INSTRUCTION =>
Starting with the line that contains "What is the distance of", set down each line through the end of the entries below, exactly and with nothing added.

[Source data]
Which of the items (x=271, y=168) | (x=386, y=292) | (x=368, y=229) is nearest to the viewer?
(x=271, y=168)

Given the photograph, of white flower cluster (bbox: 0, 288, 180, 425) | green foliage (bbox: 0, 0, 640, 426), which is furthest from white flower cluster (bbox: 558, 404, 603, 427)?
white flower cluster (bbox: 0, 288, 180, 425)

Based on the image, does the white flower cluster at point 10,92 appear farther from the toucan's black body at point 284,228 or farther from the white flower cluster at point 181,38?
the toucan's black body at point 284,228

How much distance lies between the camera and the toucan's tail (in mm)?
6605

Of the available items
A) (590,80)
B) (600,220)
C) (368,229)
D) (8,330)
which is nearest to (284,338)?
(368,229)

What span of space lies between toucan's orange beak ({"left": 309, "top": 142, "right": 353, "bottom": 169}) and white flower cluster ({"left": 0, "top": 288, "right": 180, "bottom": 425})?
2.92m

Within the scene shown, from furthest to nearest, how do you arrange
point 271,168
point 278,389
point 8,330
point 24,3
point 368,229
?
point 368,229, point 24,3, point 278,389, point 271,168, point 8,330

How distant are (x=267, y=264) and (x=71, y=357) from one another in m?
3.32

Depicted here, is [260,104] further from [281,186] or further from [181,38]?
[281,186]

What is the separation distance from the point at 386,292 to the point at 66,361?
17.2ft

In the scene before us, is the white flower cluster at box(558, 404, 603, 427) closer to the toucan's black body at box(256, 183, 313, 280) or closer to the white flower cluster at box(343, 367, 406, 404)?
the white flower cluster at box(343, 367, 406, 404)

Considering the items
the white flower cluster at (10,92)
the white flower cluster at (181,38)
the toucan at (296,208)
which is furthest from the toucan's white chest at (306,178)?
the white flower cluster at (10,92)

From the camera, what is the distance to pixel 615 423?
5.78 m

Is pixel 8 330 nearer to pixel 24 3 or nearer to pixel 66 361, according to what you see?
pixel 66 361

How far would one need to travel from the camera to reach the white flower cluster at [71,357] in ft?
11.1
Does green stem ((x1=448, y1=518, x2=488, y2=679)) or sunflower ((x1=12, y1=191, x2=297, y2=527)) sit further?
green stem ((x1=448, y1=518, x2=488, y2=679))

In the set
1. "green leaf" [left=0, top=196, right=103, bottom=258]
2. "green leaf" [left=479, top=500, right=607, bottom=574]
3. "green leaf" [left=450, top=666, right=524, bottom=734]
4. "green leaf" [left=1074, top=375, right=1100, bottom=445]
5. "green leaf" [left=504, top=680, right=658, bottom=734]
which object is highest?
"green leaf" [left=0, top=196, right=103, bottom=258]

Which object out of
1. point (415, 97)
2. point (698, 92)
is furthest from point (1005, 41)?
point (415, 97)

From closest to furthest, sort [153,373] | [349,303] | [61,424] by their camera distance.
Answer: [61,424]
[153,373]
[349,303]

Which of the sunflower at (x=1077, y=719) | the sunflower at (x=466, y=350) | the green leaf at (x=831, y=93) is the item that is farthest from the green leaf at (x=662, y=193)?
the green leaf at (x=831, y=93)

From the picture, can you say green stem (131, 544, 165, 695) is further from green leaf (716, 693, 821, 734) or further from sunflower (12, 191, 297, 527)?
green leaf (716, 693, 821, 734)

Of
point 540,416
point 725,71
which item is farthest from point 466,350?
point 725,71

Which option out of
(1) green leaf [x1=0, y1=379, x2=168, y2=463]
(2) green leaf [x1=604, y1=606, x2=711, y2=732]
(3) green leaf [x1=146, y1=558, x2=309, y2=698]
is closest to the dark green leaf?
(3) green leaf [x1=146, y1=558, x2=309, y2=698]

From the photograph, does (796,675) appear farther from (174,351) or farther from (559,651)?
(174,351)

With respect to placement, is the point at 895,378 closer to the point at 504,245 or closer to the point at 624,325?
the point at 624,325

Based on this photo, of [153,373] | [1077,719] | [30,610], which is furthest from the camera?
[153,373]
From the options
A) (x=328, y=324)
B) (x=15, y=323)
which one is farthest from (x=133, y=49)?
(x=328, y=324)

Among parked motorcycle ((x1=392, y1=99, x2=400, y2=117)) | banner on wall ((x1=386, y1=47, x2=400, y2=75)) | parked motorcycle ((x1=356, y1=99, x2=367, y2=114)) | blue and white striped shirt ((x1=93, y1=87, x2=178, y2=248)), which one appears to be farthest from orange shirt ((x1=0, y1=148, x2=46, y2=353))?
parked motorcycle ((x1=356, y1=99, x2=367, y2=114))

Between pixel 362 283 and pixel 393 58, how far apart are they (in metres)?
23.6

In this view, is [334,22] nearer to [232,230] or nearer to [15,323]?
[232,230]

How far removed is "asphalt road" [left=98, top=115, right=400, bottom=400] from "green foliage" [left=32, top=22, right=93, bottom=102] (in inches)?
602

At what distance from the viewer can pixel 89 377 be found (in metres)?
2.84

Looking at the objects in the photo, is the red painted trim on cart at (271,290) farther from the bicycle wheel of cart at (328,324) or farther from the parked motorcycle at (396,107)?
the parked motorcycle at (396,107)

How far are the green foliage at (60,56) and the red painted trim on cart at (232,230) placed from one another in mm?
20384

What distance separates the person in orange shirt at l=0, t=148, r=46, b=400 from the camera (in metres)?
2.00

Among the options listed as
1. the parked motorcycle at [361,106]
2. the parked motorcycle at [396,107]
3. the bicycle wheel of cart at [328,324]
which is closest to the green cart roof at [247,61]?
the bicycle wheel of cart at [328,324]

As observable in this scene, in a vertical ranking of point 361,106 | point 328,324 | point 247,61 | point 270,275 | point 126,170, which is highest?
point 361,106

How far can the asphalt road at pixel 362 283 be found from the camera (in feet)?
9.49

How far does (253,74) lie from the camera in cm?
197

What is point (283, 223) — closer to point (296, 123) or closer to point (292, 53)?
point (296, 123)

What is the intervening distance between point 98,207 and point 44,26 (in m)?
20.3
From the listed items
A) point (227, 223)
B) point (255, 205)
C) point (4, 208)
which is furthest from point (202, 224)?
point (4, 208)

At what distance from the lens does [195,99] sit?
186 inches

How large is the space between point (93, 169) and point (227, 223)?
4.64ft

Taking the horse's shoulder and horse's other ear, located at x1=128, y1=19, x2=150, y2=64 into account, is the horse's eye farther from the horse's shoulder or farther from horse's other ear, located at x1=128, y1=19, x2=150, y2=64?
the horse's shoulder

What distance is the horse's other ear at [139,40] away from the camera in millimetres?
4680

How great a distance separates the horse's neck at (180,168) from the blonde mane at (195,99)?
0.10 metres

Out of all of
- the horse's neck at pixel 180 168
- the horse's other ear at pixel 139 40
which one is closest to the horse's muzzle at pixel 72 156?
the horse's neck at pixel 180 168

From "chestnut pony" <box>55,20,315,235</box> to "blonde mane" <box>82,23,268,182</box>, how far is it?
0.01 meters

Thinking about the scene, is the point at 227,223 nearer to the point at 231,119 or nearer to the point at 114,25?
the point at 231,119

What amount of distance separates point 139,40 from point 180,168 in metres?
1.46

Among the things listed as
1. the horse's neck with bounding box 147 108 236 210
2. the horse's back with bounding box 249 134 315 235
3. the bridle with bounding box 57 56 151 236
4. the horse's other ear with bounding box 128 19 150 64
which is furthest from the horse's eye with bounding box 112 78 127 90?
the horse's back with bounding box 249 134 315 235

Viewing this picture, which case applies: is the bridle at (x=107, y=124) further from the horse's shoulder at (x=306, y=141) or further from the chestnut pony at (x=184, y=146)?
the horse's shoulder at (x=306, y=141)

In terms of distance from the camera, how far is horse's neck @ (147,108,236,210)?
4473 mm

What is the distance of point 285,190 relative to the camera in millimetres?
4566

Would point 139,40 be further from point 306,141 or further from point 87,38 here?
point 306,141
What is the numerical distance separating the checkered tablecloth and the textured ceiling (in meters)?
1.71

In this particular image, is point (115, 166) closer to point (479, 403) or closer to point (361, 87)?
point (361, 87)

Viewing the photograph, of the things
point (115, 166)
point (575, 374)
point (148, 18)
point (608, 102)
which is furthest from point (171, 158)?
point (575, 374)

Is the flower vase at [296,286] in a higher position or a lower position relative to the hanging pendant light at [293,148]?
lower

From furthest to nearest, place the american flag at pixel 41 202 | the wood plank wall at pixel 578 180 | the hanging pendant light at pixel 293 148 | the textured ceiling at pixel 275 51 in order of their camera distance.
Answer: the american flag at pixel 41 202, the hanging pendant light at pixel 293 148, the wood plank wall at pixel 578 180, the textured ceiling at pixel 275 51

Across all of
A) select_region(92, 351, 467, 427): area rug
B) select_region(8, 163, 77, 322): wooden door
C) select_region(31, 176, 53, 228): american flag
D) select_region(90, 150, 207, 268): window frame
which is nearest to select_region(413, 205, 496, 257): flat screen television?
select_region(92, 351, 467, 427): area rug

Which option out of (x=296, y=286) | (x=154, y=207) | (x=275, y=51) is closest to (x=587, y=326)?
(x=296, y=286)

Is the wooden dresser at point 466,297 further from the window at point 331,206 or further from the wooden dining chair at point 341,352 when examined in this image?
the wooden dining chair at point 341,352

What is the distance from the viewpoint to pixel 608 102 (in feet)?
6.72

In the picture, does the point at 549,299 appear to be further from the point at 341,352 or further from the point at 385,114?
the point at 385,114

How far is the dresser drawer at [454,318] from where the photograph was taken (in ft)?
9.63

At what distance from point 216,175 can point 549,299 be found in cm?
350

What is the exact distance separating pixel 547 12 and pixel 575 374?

FINISHED EXERCISE =>
What is the distance of point 285,190 relative to the camera in millimetres?
4566

Would point 139,40 be further from point 306,141 or further from point 87,38 here?
point 306,141
What is the numerical distance separating the checkered tablecloth and the textured ceiling (in meters)?
1.71

In this particular image, is point (115, 166) closer to point (479, 403) or closer to point (361, 87)?
point (361, 87)

Viewing the photograph, of the things
point (115, 166)
point (575, 374)
point (148, 18)
point (608, 102)
which is furthest from point (171, 158)?
point (575, 374)

Is the flower vase at [296,286] in a higher position or a lower position relative to the hanging pendant light at [293,148]?
lower

From furthest to nearest, place the american flag at pixel 41 202 | the wood plank wall at pixel 578 180 | the hanging pendant light at pixel 293 148 | the textured ceiling at pixel 275 51 in order of their camera distance.
Answer: the american flag at pixel 41 202, the hanging pendant light at pixel 293 148, the wood plank wall at pixel 578 180, the textured ceiling at pixel 275 51

Across all of
A) select_region(92, 351, 467, 427): area rug
B) select_region(8, 163, 77, 322): wooden door
C) select_region(31, 176, 53, 228): american flag
D) select_region(90, 150, 207, 268): window frame
which is nearest to select_region(413, 205, 496, 257): flat screen television?
select_region(92, 351, 467, 427): area rug

Which option out of (x=296, y=286) | (x=154, y=207) | (x=275, y=51) is closest to (x=587, y=326)?
(x=296, y=286)

Is the wooden dresser at point 466,297 further from the window at point 331,206 or further from the wooden dining chair at point 341,352 when examined in this image?
the wooden dining chair at point 341,352

What is the distance from the viewpoint to pixel 608 102 (in feet)?
6.72

In the picture, does the point at 549,299 appear to be further from the point at 341,352 or further from the point at 385,114?
the point at 385,114

How far is the dresser drawer at [454,318] from where the photograph was taken (in ft)?
9.63

At what distance from point 216,175 can point 549,299 be found in cm?
350

What is the exact distance separating pixel 547 12 and pixel 575 374?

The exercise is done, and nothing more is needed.